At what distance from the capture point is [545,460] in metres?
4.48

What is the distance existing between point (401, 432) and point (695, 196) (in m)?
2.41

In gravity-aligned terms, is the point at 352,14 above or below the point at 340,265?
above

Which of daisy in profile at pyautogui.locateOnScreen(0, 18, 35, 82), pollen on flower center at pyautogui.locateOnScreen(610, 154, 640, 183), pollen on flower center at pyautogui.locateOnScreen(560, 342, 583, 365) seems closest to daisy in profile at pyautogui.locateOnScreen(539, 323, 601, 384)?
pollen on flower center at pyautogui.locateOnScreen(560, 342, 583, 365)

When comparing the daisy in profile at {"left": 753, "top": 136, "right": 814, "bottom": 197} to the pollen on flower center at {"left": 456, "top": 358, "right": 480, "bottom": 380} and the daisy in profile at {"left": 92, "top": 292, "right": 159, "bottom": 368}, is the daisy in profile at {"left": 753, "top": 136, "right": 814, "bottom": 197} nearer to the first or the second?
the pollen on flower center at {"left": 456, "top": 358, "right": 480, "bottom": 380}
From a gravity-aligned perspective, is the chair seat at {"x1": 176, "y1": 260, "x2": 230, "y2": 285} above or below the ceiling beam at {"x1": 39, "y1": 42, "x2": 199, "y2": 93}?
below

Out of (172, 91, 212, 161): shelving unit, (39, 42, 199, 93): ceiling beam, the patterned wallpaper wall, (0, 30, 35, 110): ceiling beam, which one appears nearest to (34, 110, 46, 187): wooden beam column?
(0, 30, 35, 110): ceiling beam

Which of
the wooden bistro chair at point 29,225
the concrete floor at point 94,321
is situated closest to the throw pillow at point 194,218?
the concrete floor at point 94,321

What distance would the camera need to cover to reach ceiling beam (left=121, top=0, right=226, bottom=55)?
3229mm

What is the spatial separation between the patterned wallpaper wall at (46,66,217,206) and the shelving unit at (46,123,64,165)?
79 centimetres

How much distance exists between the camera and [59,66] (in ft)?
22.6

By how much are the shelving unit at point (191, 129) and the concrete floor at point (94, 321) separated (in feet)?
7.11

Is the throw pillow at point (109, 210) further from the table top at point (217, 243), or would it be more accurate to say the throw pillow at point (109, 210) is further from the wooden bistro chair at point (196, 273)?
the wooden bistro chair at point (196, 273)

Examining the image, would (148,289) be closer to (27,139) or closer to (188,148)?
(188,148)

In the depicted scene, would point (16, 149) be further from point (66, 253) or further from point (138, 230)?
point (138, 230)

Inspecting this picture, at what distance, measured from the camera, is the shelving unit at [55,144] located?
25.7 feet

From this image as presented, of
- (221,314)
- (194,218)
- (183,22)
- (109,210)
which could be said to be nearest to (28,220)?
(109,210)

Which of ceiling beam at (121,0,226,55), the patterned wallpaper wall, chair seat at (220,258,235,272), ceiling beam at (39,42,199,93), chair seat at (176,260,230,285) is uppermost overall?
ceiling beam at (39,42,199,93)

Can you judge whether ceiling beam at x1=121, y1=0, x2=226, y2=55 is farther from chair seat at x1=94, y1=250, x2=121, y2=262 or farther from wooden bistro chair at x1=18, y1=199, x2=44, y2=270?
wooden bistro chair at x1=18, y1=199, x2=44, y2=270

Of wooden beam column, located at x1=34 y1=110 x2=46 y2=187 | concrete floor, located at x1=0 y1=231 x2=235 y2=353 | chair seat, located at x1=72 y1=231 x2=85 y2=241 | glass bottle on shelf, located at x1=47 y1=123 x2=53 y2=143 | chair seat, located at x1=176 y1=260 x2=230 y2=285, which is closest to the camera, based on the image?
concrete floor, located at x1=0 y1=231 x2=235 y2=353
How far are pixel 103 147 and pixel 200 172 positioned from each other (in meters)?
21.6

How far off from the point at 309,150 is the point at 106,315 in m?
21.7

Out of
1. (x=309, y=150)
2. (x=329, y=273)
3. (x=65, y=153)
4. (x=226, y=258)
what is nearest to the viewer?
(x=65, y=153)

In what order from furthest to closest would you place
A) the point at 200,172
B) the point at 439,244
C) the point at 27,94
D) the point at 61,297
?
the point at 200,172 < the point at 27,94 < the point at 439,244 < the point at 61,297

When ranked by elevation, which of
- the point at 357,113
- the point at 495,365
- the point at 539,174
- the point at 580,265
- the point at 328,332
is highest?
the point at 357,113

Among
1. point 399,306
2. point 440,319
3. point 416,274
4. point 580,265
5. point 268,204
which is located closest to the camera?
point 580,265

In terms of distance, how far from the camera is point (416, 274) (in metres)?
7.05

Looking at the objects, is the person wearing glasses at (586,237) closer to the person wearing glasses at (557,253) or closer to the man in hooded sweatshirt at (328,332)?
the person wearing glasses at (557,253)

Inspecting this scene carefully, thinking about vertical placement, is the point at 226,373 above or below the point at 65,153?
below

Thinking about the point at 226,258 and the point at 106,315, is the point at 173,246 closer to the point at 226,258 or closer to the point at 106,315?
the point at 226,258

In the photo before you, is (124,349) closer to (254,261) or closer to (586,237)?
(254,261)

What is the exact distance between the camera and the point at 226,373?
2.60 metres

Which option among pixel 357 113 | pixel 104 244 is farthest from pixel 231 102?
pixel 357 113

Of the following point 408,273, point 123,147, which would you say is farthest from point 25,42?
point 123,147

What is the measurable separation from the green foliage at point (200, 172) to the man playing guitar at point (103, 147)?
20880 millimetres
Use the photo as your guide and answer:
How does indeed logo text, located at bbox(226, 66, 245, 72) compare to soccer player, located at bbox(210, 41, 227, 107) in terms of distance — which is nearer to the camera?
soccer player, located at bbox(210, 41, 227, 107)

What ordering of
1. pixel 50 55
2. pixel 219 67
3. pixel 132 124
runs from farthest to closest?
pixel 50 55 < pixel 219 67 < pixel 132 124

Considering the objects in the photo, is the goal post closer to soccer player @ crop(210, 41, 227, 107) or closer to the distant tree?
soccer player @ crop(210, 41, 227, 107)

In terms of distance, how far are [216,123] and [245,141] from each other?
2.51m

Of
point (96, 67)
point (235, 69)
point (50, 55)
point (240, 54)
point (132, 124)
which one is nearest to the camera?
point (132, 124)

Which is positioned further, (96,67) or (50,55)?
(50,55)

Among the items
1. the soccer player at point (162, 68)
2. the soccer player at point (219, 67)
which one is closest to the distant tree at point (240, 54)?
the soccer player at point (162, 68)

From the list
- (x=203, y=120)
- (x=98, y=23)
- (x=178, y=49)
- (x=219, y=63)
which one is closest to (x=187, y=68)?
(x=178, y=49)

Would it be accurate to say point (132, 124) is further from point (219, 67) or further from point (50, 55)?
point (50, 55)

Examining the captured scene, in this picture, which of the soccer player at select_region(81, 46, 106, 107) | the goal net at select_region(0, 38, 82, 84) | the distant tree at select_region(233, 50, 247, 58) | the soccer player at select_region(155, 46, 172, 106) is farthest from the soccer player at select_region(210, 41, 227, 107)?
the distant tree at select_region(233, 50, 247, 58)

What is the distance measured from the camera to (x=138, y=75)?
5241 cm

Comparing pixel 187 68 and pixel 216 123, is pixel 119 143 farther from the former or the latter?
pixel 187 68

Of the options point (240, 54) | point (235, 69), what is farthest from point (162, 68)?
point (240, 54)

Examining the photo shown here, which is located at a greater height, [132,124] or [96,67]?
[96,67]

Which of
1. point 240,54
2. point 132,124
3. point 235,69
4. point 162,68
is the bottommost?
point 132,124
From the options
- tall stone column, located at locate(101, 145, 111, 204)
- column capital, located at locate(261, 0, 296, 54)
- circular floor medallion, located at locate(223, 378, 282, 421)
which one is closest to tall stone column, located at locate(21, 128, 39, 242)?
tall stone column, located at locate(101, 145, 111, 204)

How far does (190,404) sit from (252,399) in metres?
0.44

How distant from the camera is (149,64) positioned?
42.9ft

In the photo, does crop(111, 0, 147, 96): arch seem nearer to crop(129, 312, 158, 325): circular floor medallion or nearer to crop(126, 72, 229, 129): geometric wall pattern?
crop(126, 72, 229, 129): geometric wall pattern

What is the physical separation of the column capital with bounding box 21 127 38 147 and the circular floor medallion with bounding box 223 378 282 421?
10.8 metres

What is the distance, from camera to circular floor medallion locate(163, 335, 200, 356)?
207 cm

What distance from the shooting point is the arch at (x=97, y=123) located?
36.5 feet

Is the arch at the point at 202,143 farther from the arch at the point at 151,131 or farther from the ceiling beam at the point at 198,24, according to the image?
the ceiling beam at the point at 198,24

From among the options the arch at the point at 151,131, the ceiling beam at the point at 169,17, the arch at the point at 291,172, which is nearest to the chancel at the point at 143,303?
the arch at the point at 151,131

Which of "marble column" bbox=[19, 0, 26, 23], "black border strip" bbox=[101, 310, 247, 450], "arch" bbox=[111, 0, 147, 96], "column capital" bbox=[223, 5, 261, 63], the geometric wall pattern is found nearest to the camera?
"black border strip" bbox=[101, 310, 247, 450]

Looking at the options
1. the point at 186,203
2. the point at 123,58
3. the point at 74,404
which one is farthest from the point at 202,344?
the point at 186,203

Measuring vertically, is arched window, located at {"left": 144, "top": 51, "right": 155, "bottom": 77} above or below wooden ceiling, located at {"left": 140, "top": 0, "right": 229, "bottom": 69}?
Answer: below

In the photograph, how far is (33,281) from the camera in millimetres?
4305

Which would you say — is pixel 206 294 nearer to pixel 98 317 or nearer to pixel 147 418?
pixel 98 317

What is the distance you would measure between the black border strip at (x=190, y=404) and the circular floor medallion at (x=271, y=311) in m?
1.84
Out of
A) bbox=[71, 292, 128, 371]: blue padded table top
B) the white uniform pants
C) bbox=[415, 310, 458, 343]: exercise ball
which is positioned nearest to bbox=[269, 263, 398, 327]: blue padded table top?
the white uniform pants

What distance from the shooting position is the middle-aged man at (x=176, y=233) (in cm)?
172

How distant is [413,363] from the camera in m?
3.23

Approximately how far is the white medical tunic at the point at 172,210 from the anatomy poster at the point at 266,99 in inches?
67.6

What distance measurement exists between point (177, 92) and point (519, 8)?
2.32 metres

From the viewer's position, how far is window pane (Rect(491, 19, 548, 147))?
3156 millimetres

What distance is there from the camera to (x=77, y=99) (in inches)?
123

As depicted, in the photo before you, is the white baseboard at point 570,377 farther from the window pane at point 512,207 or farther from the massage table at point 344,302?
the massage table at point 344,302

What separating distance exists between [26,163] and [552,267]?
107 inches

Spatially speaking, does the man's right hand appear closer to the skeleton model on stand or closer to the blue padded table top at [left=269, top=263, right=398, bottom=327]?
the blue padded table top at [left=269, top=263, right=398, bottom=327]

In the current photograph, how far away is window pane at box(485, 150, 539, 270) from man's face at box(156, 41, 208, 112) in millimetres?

AIM OF THE EXERCISE:
Reproduce everything from the line containing "What distance from the shooting position" down to the end of the records, changing every instance of "window pane" to "glass pane" and leaving all other text unaltered.

ANSWER TO THE PROBLEM:
What distance from the shooting position is the middle-aged man at (x=176, y=233) (in cm)?
172

How distant is [413,363] from the camera in m?
3.23

Approximately how far is the white medical tunic at the point at 172,210 from the anatomy poster at the point at 266,99 in inches?
67.6

What distance measurement exists between point (177, 92) and point (519, 8)?
2.32 metres

From the viewer's position, how far is glass pane (Rect(491, 19, 548, 147))?
3156 millimetres

What distance is there from the camera to (x=77, y=99) (in inches)?
123

As depicted, in the photo before you, is the white baseboard at point 570,377 farther from the glass pane at point 512,207 or farther from the massage table at point 344,302?
the massage table at point 344,302

What separating distance exists between [26,163] and [552,267]?
107 inches

Spatially speaking, does the man's right hand appear closer to the skeleton model on stand or closer to the blue padded table top at [left=269, top=263, right=398, bottom=327]?
the blue padded table top at [left=269, top=263, right=398, bottom=327]

In the current photograph, how far away is glass pane at box(485, 150, 539, 270) from man's face at box(156, 41, 208, 112) in millimetres?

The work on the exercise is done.